I think that racism always operates in the same way, because ultimately what it does is place people on a lower rung of humanity because of their origins or identity and denies the universality of human rights. But the motives of racism against migrants and racism against Gitanos are different. With Gitanos, you can’t use arguments like “go back to your own country”, so it might be an even more “biological” and gruesome kind of racism. Anti-Roma racism is based on ideas of what the Roma people are like and that they will always stay that way. And then there’s the thing that happens where they refuse to accept that you’re Gitano if you don’t fit their image of a Gitano because you’re educated, because they can have a conversation with you, because they tell you you’re normal.
You maintain that anti-Roma racism is instrumental to the capitalist system. What contributes to that view?
Anti-Roma racism is fantastic for the capitalist socio-economic system because it needs large pockets of poverty in order to function. There will always be marginalised people because the economic order is designed to never provide enough employment. What better argument to justify these pockets of poverty than to say that they’re poor because they want to be that way? Because that’s just how they are. That’s just how they want to be. Anti-Roma racism is actually very useful for justifying that capitalism works. I mean, it leaves the system intact. It’s not that the system couldn’t eradicate poverty, it’s not that there isn’t enough work for everyone; it’s just that the poor are poor because they want to be.
In your essay you suggest the need for different social movements to unite and take action to advance transformational ideas that would allow everyone to lead lives of dignity. How do we get there?

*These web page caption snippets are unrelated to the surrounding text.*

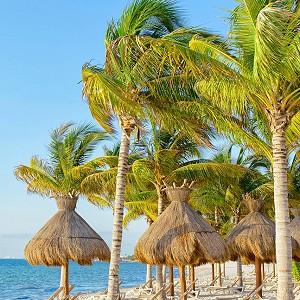 Villa Del Palmar Beach Resort Spa Facilities Aereas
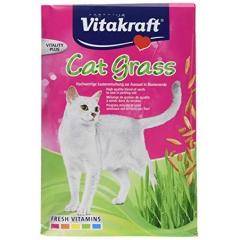 Cat Grass 50g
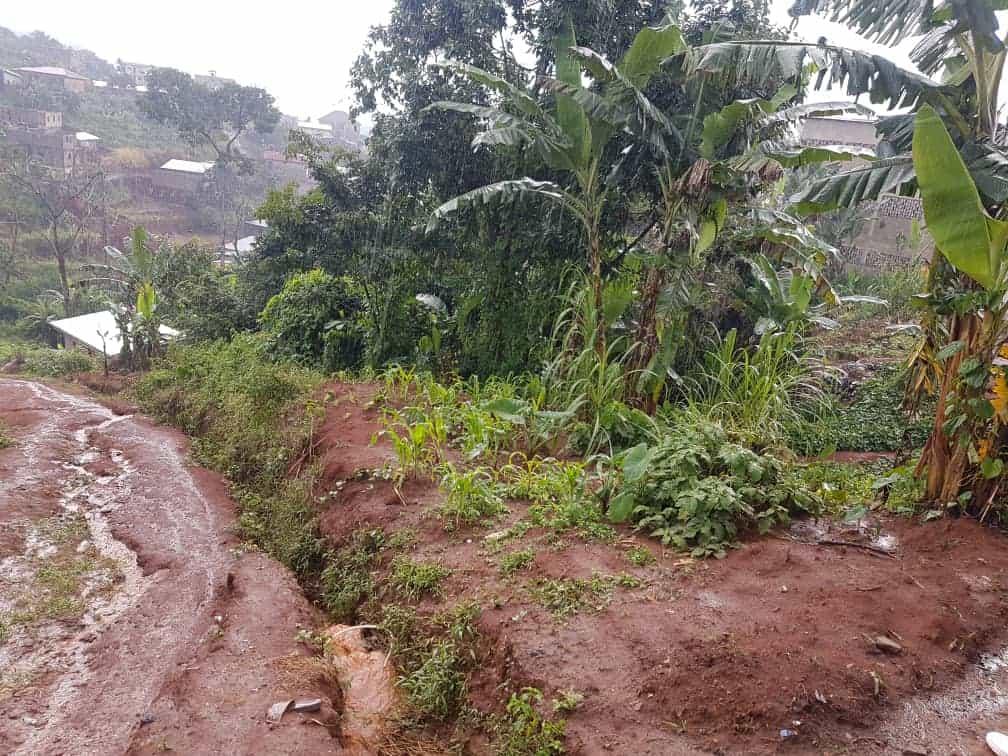 Terrain à vendre - Yaoundé, Nkolbisson, Béatitude - 1750 m2 - 26 250 000 FCFA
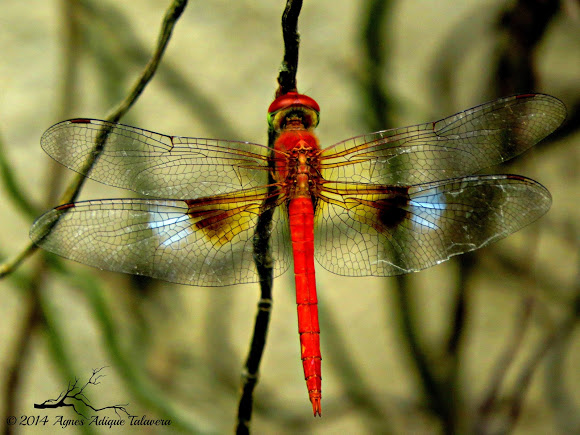 Coral-tailed cloudwing clipart #19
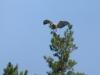 Змееяд усаживается на вершину сосны неподалеку от гнездового дерева. Фото К.Письменный, 09.09.14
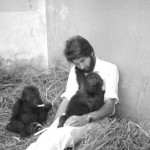 Another urgent need was to devise a diet that the gorillas would accept and which would provide for their return to good health and subsequent healthy development. The Veterinary Department of the University of Ibadan worked closely with us at that time - our thanks to Professor Desmond Hill. Late December 1964.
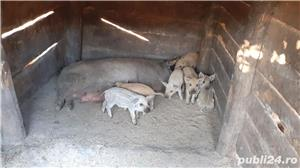 Porci Mangalița - imagine 5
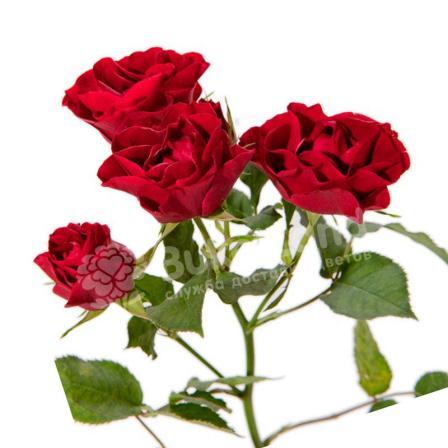 Роза спрей 60 см в асортименті фото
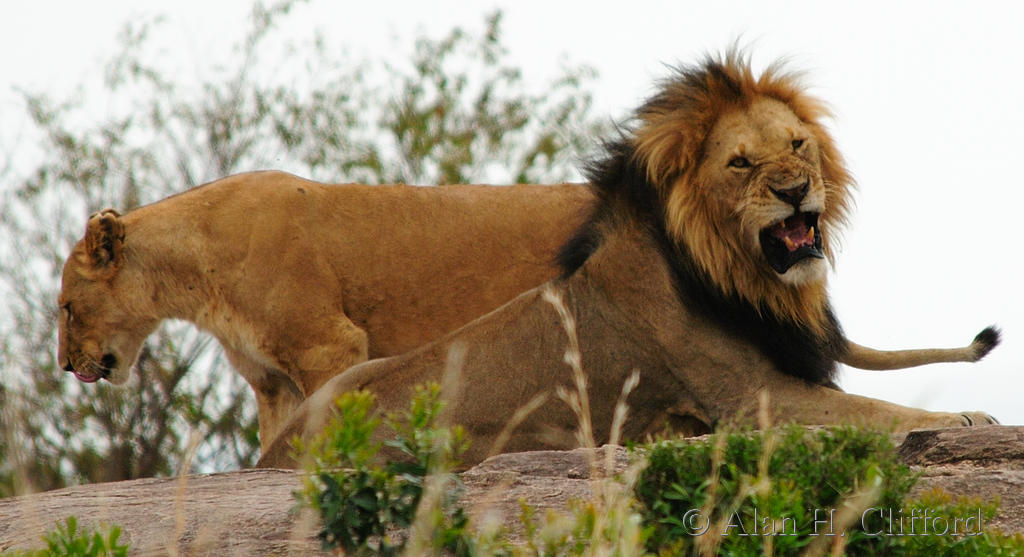 Snarling lion with lioness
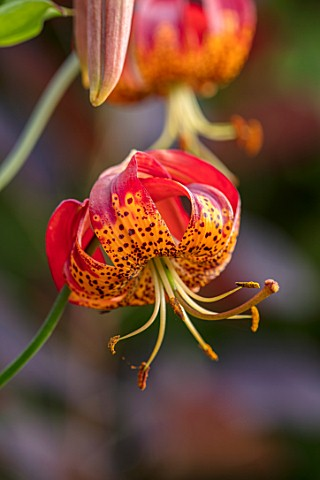 MORTON_HALL_WORCESTERSHIRE_CLOSE_UP_PLANT_PORTRAIT_OF_RED_ORANGE_YELLOW_FLOWERS_OF_LILIUM_PARDALINUM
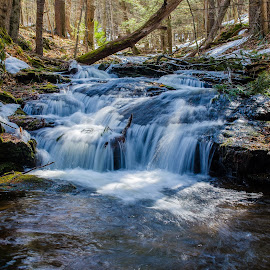 Stokes Waterfall #1 by Al Koop - Landscapes Waterscapes ( stokes state forest, flatbrook )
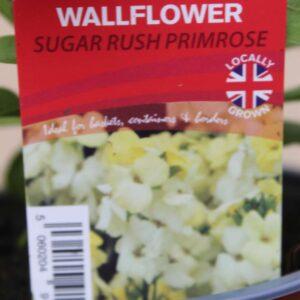 Wallflower Sugar Rush Primrose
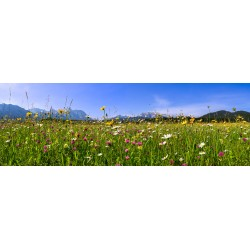 Blumenwiese-Berge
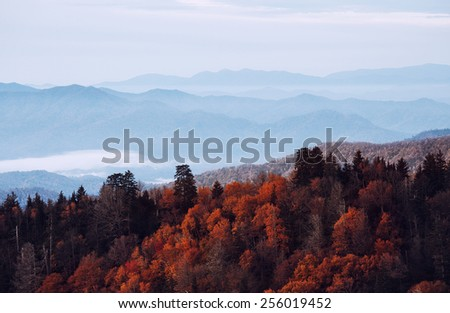 Great Smoky Mountains National Park, Tennessee, USA - stock photo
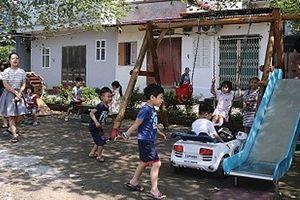 'Hoa trong phố' ở phường Ngọc Hà
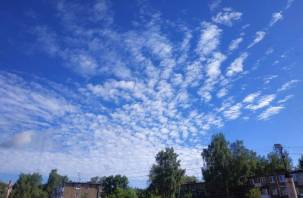Синоптик спрогнозировал погоду на лето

The first step is for the white left to become aware of the fact that their perspective starts from a place of privilege, because just using “the master’s tools will never dismantle the master’s house”. What I mean is that we’re questioning the capitalist economic system, but we’re not questioning the systemic hierarchy of human value that capitalism imposes. Capitalism dictates what is modern, acceptable and developed or not. When we speak out against capitalism, we talk about economy, but we don’t talk about things being modern, appropriate or developed. We also have to question what’s considered better or worse. If we don’t, we’re no different from capitalism. Capitalism says that you have to be competitive, scientific, and follow a certain lifestyle and aesthetic; and those who don’t are at an inferior stage of development.
Would there need to be more Roma involvement in different activist movements in order to help bring about this kind of questioning?

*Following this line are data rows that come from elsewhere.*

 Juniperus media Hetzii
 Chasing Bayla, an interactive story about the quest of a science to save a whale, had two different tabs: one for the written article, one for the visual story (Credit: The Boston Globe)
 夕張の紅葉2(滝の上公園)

What we need is dialogue, not telling them “come and do what I’m doing” or convincing them to “develop themselves”. It’s the Western left that determines what emancipatory practices are. They then tell groups that don’t follow suit that the first thing they have to do is free themselves of their cultural identities in order to be revolutionary. This is a mistake. The white left have to become aware that there can be many different approaches to resistance. Trying to universalise the Western experience of resistance and apply it to the whole world is white supremacy, even if it comes from the left. I think the most important thing is to listen – on a level playing field – to everything that Roma organisations have to say, instead of looking at Roma communities and waiting for them to realise what the “real path of resistance” is, i.e. to follow the example of some predomninatly white trade union or feminist space.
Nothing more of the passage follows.